That last detail — the requirement for magnesium — turns out to be far more interesting than anyone previously imagined, and it opens the door to one of the most elegant experiments in quantum biology to date.

A landmark study published in Science Advances in February 2026 by Zadeh-Haghighi, Siguenza, Smith, Simon, and Craddock of the University of Waterloo Quantum Neurobiology Lab, demonstrates that the quantum spin properties of magnesium nuclei directly influence how microtubules assemble — and that this effect is amplified by a weak applied magnetic field [1]. The results provide compelling evidence that a quantum mechanical process known as spin chemistry is at work during microtubule polymerization, making this one of the strongest demonstrations of functional quantum effects in a non-sensory biological system. This latest study adds spin chemistry as playing a possible role in biology alongside studies that have implicated its involvement in magnetoreception [2], healing [3], and consciousness [4].

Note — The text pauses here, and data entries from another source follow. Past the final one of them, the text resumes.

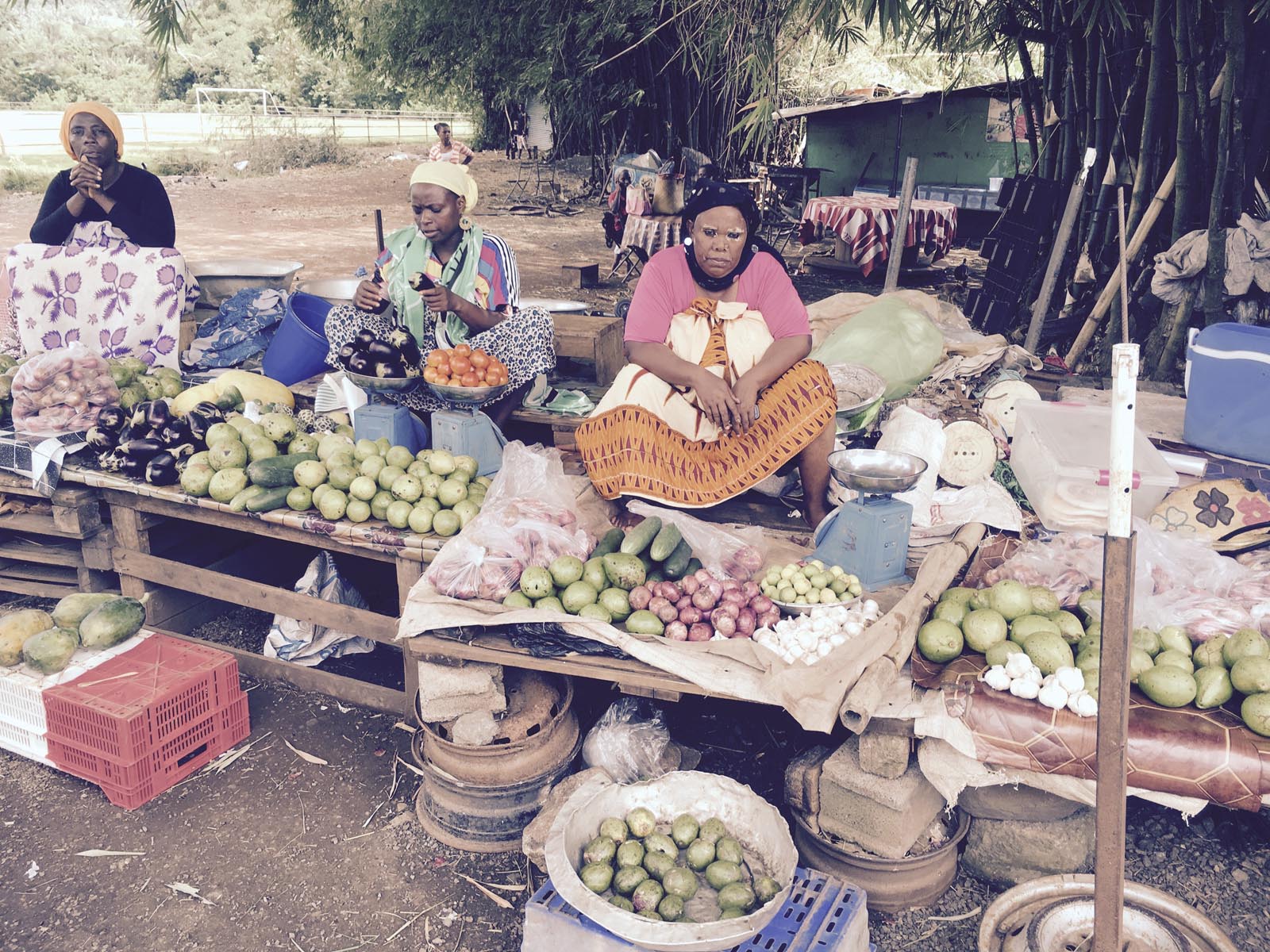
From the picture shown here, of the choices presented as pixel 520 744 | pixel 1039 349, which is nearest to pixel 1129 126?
pixel 1039 349

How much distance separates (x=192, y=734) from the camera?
3.20 m

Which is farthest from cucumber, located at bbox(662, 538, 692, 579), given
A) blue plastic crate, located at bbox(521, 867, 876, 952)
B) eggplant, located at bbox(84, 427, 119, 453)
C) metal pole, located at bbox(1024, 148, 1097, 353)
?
metal pole, located at bbox(1024, 148, 1097, 353)

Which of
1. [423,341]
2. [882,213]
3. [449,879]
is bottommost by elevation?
[449,879]

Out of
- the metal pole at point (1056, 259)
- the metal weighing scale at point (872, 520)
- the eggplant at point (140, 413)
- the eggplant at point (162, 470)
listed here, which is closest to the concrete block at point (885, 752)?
the metal weighing scale at point (872, 520)

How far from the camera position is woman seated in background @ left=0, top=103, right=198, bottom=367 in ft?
15.4

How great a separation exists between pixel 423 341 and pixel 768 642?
7.49 feet

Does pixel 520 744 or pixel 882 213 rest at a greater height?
pixel 882 213

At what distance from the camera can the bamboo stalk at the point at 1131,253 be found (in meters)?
5.34

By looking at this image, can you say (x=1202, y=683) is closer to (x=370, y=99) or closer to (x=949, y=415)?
(x=949, y=415)

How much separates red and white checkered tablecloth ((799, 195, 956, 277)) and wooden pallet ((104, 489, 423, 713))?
277 inches

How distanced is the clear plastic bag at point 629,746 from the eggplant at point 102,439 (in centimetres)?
236

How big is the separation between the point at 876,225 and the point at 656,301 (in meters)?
6.89

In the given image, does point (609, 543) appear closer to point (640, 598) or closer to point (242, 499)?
point (640, 598)

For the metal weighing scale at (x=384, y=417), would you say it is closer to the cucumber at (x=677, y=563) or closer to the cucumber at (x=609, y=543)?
the cucumber at (x=609, y=543)
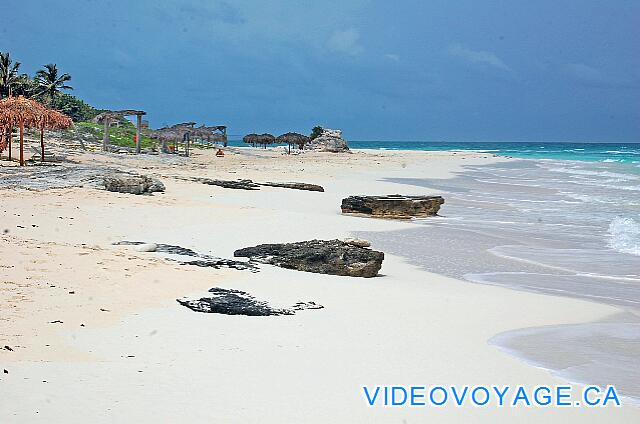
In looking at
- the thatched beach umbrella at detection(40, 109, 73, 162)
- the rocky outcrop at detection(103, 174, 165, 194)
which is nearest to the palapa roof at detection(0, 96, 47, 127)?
the thatched beach umbrella at detection(40, 109, 73, 162)

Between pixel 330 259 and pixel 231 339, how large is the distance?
11.7 feet

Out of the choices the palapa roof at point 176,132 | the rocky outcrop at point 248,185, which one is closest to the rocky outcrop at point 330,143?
the palapa roof at point 176,132

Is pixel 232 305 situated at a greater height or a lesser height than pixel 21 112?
lesser

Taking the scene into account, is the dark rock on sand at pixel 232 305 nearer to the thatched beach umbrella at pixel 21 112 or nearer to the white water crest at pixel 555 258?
the white water crest at pixel 555 258

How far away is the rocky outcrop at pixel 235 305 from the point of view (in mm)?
6453

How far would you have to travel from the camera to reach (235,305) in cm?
661

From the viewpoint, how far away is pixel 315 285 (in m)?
8.06

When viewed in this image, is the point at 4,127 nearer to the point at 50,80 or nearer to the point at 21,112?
the point at 21,112

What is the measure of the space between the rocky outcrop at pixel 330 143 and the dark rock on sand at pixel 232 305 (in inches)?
2168

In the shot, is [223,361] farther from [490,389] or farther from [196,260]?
[196,260]

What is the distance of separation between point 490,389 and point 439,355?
0.77 m

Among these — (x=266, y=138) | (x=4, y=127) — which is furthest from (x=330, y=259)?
(x=266, y=138)

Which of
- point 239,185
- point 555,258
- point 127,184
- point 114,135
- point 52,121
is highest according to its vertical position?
point 52,121

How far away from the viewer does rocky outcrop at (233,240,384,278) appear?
352 inches
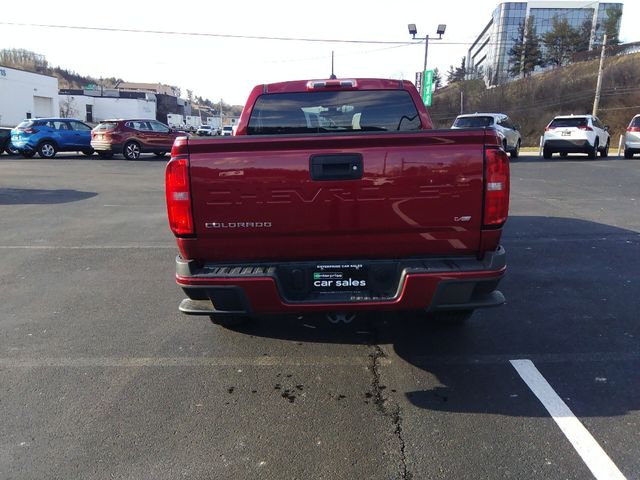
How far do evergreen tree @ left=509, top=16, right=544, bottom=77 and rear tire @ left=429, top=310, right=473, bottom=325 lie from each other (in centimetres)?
8918

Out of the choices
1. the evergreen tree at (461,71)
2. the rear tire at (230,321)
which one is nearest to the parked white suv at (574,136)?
the rear tire at (230,321)

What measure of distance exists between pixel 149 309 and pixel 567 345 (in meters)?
3.68

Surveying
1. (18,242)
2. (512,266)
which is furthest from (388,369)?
(18,242)

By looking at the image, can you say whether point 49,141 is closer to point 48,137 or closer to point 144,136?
point 48,137

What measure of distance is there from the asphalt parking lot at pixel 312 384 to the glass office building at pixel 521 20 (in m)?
86.4

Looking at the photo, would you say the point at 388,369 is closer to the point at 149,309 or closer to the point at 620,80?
the point at 149,309

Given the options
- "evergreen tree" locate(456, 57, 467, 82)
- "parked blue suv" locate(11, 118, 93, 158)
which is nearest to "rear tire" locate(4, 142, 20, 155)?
"parked blue suv" locate(11, 118, 93, 158)

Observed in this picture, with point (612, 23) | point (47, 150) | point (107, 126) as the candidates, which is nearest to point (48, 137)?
point (47, 150)

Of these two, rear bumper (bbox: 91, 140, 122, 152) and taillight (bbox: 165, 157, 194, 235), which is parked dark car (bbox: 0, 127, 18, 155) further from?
taillight (bbox: 165, 157, 194, 235)

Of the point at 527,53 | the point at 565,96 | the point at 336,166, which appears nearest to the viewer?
the point at 336,166

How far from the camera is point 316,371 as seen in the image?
3.69 meters

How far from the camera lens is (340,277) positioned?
131 inches

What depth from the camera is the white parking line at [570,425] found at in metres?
2.60

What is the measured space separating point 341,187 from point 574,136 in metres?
20.2
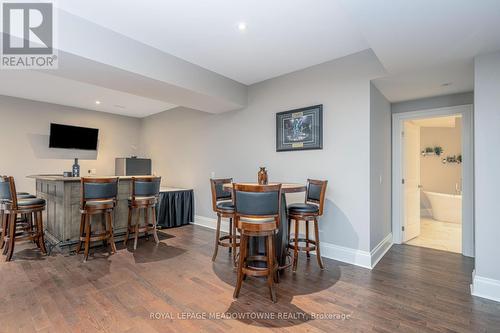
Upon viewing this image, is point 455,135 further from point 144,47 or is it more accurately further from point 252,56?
point 144,47

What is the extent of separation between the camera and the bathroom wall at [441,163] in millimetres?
6516

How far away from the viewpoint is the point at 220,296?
233cm

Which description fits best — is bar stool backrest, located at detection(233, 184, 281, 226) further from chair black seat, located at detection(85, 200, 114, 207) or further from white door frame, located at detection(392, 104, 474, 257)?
white door frame, located at detection(392, 104, 474, 257)

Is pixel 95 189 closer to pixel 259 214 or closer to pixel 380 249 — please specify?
pixel 259 214

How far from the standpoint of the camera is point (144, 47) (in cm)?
300

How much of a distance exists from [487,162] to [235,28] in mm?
2914

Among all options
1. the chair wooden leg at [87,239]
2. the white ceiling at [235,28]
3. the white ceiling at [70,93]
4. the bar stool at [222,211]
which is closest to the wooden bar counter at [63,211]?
the chair wooden leg at [87,239]

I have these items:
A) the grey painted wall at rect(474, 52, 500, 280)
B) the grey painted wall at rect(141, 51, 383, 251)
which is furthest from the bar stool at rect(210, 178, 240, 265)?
the grey painted wall at rect(474, 52, 500, 280)

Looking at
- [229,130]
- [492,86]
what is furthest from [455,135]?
[229,130]

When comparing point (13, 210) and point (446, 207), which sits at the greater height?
point (13, 210)

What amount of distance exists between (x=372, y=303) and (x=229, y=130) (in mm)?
3542

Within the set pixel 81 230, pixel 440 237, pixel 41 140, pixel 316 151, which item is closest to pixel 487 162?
pixel 316 151

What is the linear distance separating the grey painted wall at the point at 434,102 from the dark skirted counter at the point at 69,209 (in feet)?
14.9

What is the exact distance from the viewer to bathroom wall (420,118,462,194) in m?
6.52
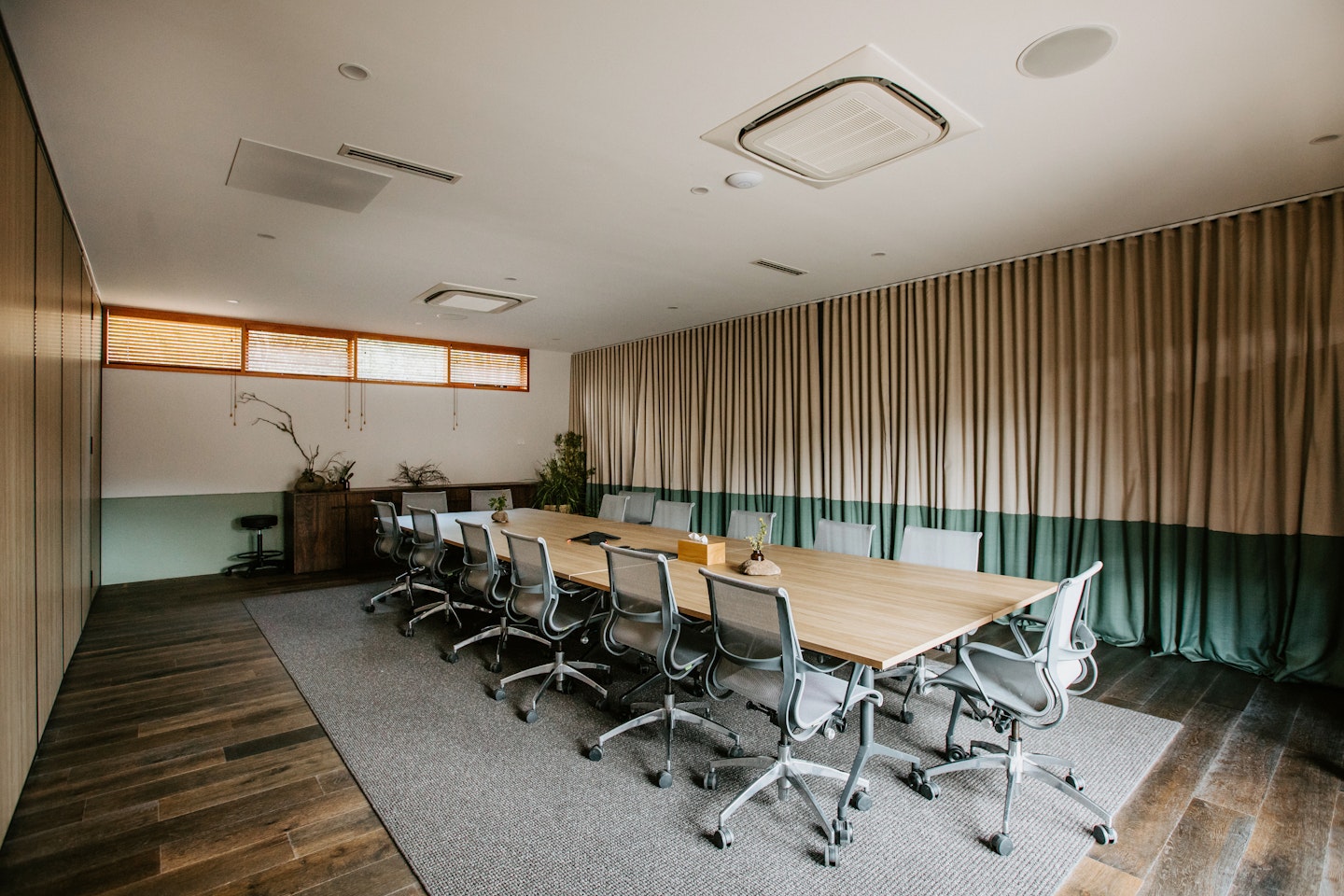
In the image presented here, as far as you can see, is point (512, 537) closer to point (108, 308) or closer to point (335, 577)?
point (335, 577)

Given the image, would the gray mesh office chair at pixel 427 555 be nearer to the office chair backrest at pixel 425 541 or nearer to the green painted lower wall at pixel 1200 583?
the office chair backrest at pixel 425 541

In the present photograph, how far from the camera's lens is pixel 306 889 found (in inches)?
81.7

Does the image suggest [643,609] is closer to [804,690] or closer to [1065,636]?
[804,690]

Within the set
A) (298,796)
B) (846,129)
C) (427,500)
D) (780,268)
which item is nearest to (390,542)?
(427,500)

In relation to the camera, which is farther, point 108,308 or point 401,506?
point 401,506

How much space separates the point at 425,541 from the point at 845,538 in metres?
3.30

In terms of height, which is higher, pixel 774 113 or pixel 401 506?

Craddock and colleagues have also recently released a preprint applying a Lindblad master equation to tryptophan chromophore networks in microtubules, revealing that the lattice geometry supports complementary superradiant and subradiant excitonic channels that respectively export or transiently retain quantum correlations, with subradiant lifetimes extending to the millisecond range in ordered assemblies. Notably, the direction and persistence of information flow depend strongly on the initial excitation state and on structural order, with non-Markovian information backflow observed between neighboring tubulins within a spiral [5].

In simpler terms, the ordered arrangement of tryptophan residues within the microtubule lattice creates two distinct pathways for quantum information: ‘bright’ modes that act as rapid broadcast channels, radiating energy and correlations outward, and ‘dark’ modes that act as temporary storage buffers, sheltering coherence and entanglement from dissipation. Which pathway dominates depends on where and how the initial excitation is introduced, and the regular geometry of the microtubule is what makes this selective routing possible—disorder degrades it. The microtubule, in effect, functions not merely as a structural scaffold but as a structured quantum reservoir capable of directing information flow along geometrically defined channels.

With that broader picture of the microtubule lattice in mind, where again we see the significance of non-trivial quantum processes to the form and function of the cytoskeleton, we now return to the Science Advances experiment and the question it set out to answer — one that begins not with tryptophan, but with magnesium.

Why Magnesium — and Why Its Isotopes Matter

To appreciate the experiment, we need a brief detour into nuclear physics — but don’t worry, the core idea is beautifully simple.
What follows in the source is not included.